Why are university staff going on strike again?
Analysis: As a fresh wave of action is set to hit students, Eleanor Busby looks at how it all began
Hundreds of thousands of students have been hit by two waves of walkouts in less than two years – and now they are due to be hit by a third round of strike action.
Lecturers, librarians, technicians and other academic staff are set to walk out for another 14 days in 74 universities across the UK this month amid an ongoing dispute over pensions, pay and conditions.
Students currently in their third year saw their lectures and seminars cancelled in their freshers year and then again last term. Now they face even more disruption during their final months at university.
So why have university staff taken unprecedented strike action in recent years?
Members of the University and College Union (UCU) first staged 14 days of action in 65 universities across the UK between February and March 2018 in a row over their pensions.
The union said the proposals to overhaul the universities superannuation scheme (USS), the sector’s biggest pension fund, would leave a typical lecturer up to £10,000 a year worse off during retirement.
But Universities UK (UUK), which represents employers in pensions negotiations, argued that changes were needed to make the scheme financially viable, adding that it had a deficit of more than £6bn.
In November and December last year, staff walked out once again as the row over pensions rumbled on.
It came after universities pushed through plans to make members pay 9.6 per cent of their salary into their pension, up from 8 per cent last April, as they argued higher contributions were needed to meet rising costs of the scheme. But the union says members’ contributions should be capped at 8 per cent.
However, it is not only pensions that university staff are unhappy with. The eight-day walkout before Christmas was also over pay, equality, casualisation and workloads which staff say have got worse.
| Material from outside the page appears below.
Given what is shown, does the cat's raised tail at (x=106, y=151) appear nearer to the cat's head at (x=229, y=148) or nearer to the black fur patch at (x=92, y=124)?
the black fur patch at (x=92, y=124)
The union is demanding more action to close the pay gap for women and ethnic minorities, adding that pay for university staff has fallen by around 20 per cent in real-terms over the past decade.
It is very likely that the third wave of strikes will take place later this month and the union has warned that even more action could be held in the summer term if disputes are not resolved.
University staff are fed up with hearing about vice-chancellors being handed larger pay packets, as high as £550,000 a year, at a time when they feel their conditions are simply deteriorating.
But the danger is that students, who now pay up to £9,250 a year, could lose sympathy with the academics if their education continues to be significantly disrupted.